DOCUMENT TEXT:
Critically, linking data is not automatic; it relies on metadata completeness and coordination. Publishers and repositories must deposit ORCID iDs and references with Crossref/DataCite, and ID systems must exchange info. The Auto-Update feature (2015) allows Crossref/DataCite to push new DOIs to an author’s ORCID record if the ORCID iD was provided (^[5]) (^[6]). Similarly, ORCID’s Search & Link wizard lets authors import works from Crossref or DataCite. OpenAlex, for its part, continually harvests updated records from these APIs. There remain challenges: many publications and older works lack ORCIDs, PIDs adoption varies by field, and systems are siloed (rogue-scholar critique (^[23])). Nonetheless, this report examines how, through standards and partnerships, Crossref, DataCite, ORCID, and OpenAlex collectively weave the threads of scholarly output into an interconnected web.

Crossref: Linking the Scholarly Literature

Crossref is a non-profit membership organization that registers DOIs for scholarly literature and maintains an open database of publication metadata. Founded in 2000 by publishers (the Publishers International Linking Association), Crossref’s mission is to make research easy to find, cite, link, assess, and reuse (^[24]). Its members include over 24,000 publishers, societies, research institutions, and funders from 166 countries (^[25]), all depositing metadata and DOIs for journal articles, books, proceedings, preprints, and (increasingly) grant records and datasets.

By 2025, Crossref’s metadata store encompassed ~180 million records (^[1]): each DOI has an associated metadata record with title, authors, journal, dates, references, funder info, etc. As Crossref highlights, it provides APIs (REST, REST-TEXT, etc.) that are used by thousands of tools and services (^[26]). This API access powers citation indexing and discovery: Google Scholar, OpenAlex, Unpaywall, and many libraries regularly harvest Crossref metadata. Crossref’s “Participations Reports” (2025) even allow members to audit metadata completeness across all records (^[1]).

One of Crossref’s core functions is reference linking: when publishers deposit metadata, they usually include the list of references (as DOIs and text) for each article. Crossref matches DOIs in references to target records in its database. This effectively creates a worldwide citation graph linking article A (via its DOI) to article B (via B’s DOI). Researchers and platforms can then navigate these links. For example, OpenAlex and other citation indexes build upon Crossref links. As Bilder (2013) observed, “use of Crossref DOIs has enabled the interoperability of citations across scholarly publisher sites” (^[23]). In practice, this means that major databases (Dimensions, Scilit, Lens) that use Crossref data show concordant citation counts (^[27]), whereas standalone systems (GS, Semantic Scholar) diverge. Crossref’s Event Data service further tracks DOI mentions on social media and other online sources, enabling altmetrics and impact analysis, strengthening links between outputs.

EXERCISE DESCRIPTION: What does the passage on scholarly metadata linking say between "By 2025, Crossref’s" and "all records (^[1]).", inclusive? Quote that span word for word. These rows were taken from a different source than the passage.

(Short descriptive captions)
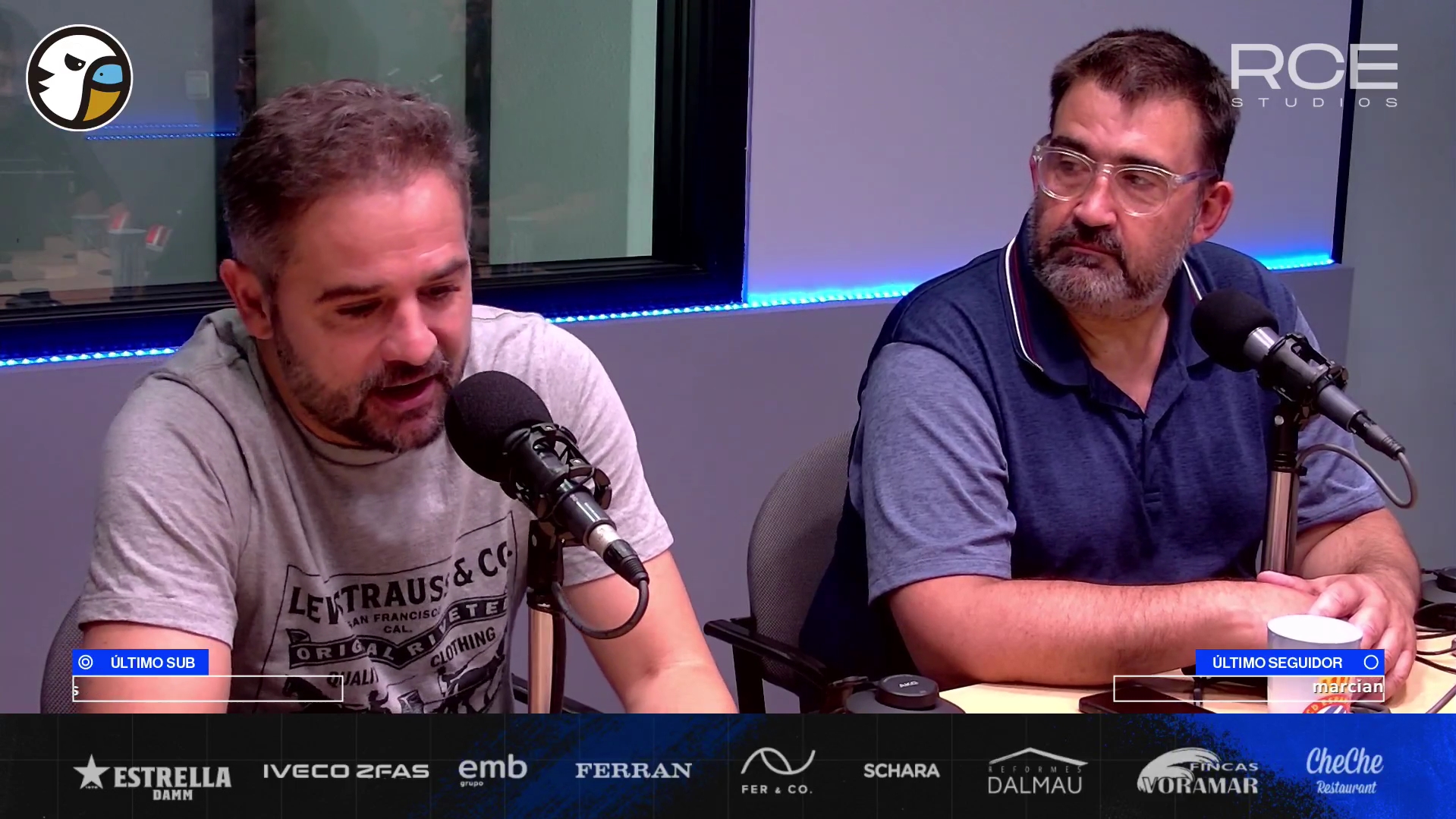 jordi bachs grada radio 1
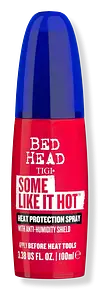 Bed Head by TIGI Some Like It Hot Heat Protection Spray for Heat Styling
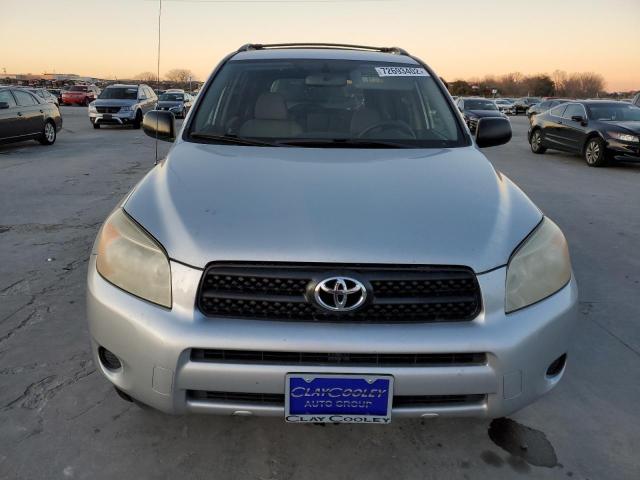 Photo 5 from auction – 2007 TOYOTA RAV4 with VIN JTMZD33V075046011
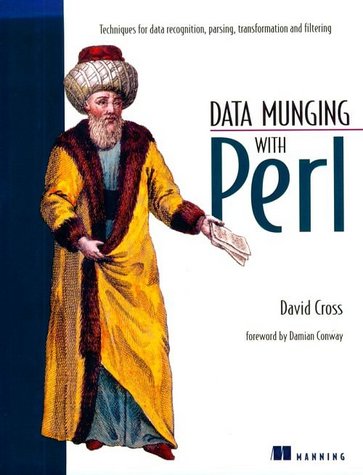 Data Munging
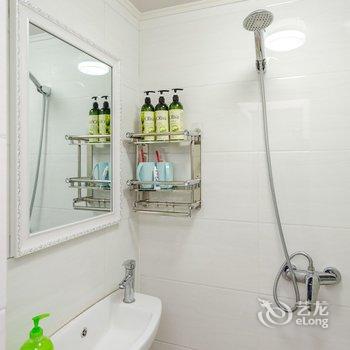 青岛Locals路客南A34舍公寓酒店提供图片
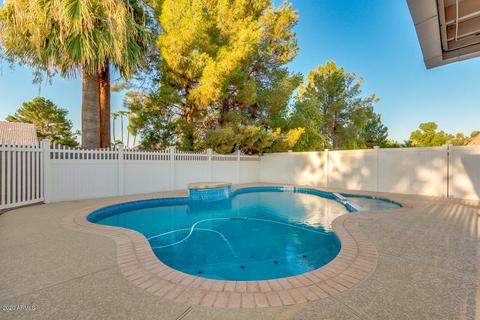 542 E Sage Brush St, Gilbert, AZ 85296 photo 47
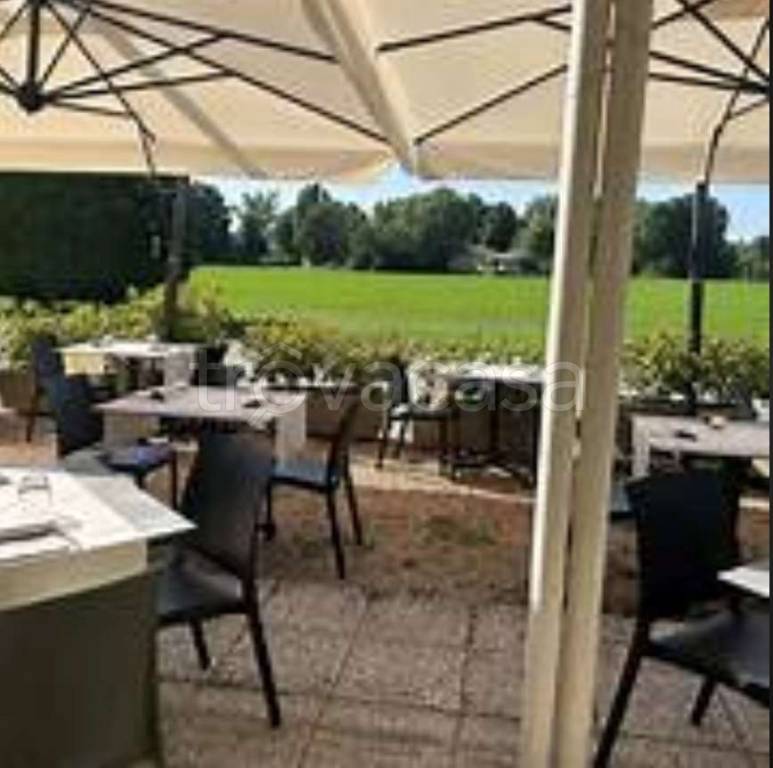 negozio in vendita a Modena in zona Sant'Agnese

--

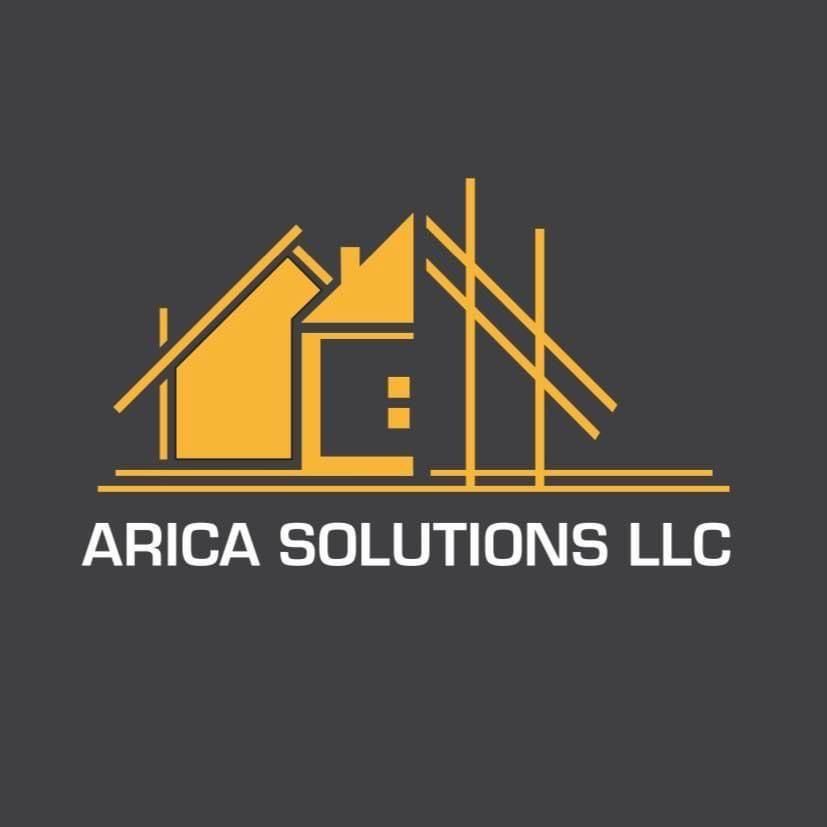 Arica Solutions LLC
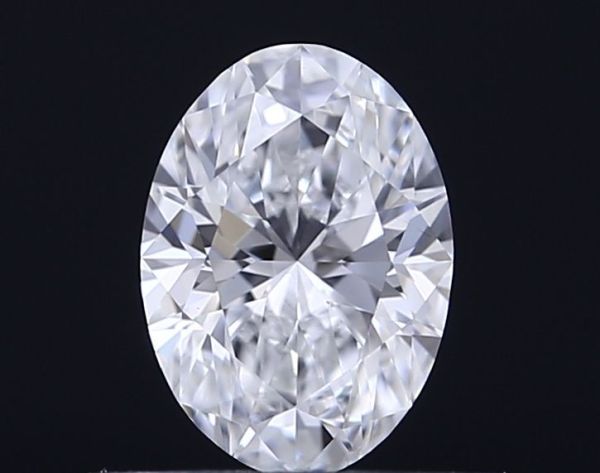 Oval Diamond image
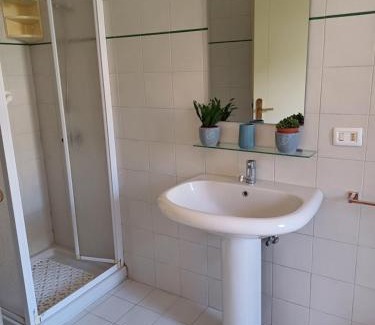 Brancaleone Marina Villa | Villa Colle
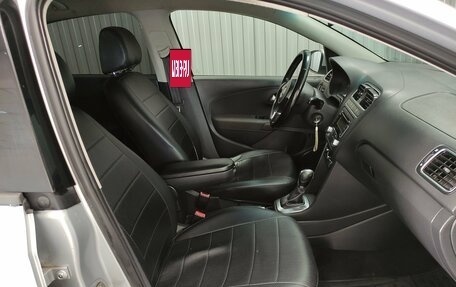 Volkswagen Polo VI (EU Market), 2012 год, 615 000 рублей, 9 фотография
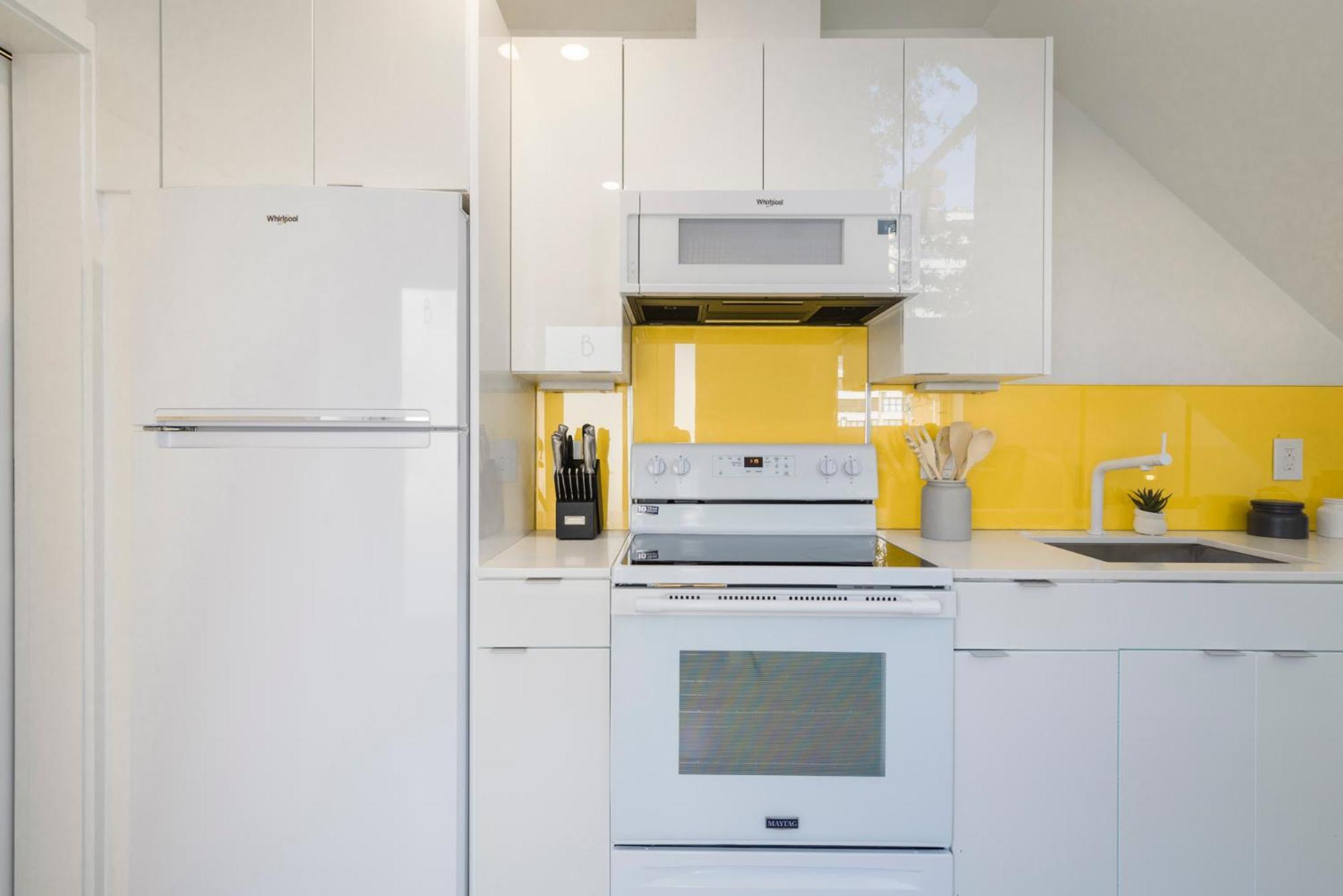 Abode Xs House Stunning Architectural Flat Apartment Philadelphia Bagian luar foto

FINISHED TASK:
By 2025, Crossref’s metadata store encompassed ~180 million records (^[1]): each DOI has an associated metadata record with title, authors, journal, dates, references, funder info, etc. As Crossref highlights, it provides APIs (REST, REST-TEXT, etc.) that are used by thousands of tools and services (^[26]). This API access powers citation indexing and discovery: Google Scholar, OpenAlex, Unpaywall, and many libraries regularly harvest Crossref metadata. Crossref’s “Participations Reports” (2025) even allow members to audit metadata completeness across all records (^[1]).